Open steffengr opened 3 months ago
+1, @treff7es are you going to spend some time on it?
@Michalosu or @steffengr, can you share a sample PySpark job that I can use to reproduce the issue?
@treff7es You can use a minimal job such as the following one with any input file. I ran it on AWS Glue for testing.
Make sure that the path s3://my-bucket/in/
is either registered as a dataset in Datahub before running the job or set the configuration spark.datahub.metadata.dataset.materialize=true
.
from pyspark.sql import SparkSession
spark = SparkSession.builder.getOrCreate()
spark.read.parquet('s3://my-bucket/in/')\
.write.parquet("s3://my-bucket/out/")
I ran it with as little configuration as possible:
--conf spark.extraListeners=datahub.spark.DatahubSparkListener --conf spark.datahub.rest.server=https://gms.my.datahub.com
--extra-jars s3://my-bucket/jars/acryl-spark-lineage-0.2.16.jar
@steffengr Thanks. Please, can you test with this rc jar?

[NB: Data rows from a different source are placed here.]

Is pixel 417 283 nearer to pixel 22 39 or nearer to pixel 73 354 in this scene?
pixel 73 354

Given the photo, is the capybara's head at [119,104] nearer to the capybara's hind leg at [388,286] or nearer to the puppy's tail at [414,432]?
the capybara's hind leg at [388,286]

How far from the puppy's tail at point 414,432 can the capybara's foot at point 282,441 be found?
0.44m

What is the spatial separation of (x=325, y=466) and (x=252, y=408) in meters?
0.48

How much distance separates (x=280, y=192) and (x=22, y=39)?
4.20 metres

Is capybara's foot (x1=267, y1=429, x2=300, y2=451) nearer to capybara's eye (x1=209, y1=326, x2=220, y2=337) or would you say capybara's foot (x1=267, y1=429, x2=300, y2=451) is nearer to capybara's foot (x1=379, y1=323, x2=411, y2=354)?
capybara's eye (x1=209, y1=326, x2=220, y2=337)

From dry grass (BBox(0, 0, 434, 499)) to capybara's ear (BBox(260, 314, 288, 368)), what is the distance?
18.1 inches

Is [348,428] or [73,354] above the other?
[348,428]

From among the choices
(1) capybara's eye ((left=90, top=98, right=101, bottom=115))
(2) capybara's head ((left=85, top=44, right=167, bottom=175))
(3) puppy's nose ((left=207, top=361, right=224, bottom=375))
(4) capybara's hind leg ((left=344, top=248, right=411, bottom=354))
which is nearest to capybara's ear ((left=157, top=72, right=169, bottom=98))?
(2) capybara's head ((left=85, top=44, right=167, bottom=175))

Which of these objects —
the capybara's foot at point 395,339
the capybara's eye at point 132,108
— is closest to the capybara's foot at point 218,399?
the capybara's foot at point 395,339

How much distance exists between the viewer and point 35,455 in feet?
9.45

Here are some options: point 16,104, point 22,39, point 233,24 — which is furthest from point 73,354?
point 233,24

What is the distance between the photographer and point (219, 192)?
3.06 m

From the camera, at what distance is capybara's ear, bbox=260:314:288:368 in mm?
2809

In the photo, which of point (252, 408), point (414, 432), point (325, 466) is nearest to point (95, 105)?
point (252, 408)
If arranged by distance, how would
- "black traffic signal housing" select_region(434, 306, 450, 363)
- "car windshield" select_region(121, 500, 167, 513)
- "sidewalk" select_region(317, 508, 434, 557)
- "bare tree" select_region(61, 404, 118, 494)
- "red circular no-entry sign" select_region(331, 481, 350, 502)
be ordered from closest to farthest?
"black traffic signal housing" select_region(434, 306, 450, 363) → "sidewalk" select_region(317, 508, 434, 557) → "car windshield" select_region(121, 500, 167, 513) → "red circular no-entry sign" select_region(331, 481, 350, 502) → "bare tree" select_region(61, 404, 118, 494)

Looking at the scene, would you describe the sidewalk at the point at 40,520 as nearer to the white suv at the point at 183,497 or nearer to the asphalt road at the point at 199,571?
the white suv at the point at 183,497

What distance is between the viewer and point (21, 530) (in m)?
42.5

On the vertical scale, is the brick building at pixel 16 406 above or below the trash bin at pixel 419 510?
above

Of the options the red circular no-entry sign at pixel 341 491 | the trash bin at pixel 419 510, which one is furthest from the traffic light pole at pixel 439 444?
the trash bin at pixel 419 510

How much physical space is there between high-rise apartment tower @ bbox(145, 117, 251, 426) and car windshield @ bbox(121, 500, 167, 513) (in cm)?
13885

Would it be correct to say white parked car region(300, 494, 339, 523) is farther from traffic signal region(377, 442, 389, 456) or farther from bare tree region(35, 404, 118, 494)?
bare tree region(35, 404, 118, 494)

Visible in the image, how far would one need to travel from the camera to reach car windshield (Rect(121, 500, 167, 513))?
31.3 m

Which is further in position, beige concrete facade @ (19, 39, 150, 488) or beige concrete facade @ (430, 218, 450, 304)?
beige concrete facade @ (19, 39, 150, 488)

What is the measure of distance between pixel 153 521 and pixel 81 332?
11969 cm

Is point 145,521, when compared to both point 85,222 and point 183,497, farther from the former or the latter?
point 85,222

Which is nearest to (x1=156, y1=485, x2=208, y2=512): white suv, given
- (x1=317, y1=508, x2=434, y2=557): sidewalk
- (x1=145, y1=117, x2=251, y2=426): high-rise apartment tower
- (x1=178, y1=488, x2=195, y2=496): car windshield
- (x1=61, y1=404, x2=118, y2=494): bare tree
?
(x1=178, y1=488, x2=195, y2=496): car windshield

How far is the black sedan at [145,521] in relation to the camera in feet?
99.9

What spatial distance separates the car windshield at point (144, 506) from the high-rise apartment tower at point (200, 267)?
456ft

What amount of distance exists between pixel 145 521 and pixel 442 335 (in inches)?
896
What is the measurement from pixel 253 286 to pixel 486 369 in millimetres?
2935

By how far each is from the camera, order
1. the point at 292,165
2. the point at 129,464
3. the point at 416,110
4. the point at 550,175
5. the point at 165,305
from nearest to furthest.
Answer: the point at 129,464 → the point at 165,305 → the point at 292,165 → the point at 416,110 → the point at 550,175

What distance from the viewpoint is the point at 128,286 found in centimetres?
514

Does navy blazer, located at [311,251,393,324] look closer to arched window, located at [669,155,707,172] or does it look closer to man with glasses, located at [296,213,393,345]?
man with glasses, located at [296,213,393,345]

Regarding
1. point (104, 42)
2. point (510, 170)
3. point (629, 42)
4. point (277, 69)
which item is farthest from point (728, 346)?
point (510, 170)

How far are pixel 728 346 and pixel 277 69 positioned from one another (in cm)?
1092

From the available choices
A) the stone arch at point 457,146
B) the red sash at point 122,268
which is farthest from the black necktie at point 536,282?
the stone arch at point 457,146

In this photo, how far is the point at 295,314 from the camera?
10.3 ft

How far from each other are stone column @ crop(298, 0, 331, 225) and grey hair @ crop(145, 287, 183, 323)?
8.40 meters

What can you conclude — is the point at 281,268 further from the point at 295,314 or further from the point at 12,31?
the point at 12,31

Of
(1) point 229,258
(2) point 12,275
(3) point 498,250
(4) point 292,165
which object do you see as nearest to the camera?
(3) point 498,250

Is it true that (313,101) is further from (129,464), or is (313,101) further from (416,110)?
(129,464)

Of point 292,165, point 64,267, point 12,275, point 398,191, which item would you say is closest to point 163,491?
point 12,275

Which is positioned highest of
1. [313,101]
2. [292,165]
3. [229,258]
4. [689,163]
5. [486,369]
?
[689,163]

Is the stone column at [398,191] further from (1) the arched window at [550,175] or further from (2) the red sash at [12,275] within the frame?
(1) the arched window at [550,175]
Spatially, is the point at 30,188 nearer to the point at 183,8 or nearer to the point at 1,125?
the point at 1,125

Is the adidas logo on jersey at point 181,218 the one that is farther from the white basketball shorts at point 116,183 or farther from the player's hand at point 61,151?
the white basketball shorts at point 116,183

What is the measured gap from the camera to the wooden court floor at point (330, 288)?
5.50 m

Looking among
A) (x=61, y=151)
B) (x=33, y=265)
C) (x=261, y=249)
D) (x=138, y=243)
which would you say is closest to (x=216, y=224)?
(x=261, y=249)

io.acryl:acryl-spark-lineage:0.2.17-rc3
It tried this with your test code and it seems to be looking good.
Describe the bug acryl-spark-lineage 0.2.15 introduced a bug which reports S3 upstream dependencies as both upstream and downstream for PySpark.
To Reproduce Steps to reproduce the behavior:
Expected behavior Upstream dependencies should only be reported as upstream.
Screenshots
Additional context The error occurred to me using Datahub v0.13.2 and acryl-spark-lineage 0.2.15. Using acryl-spark-lineage 0.2.14 or older works as expected.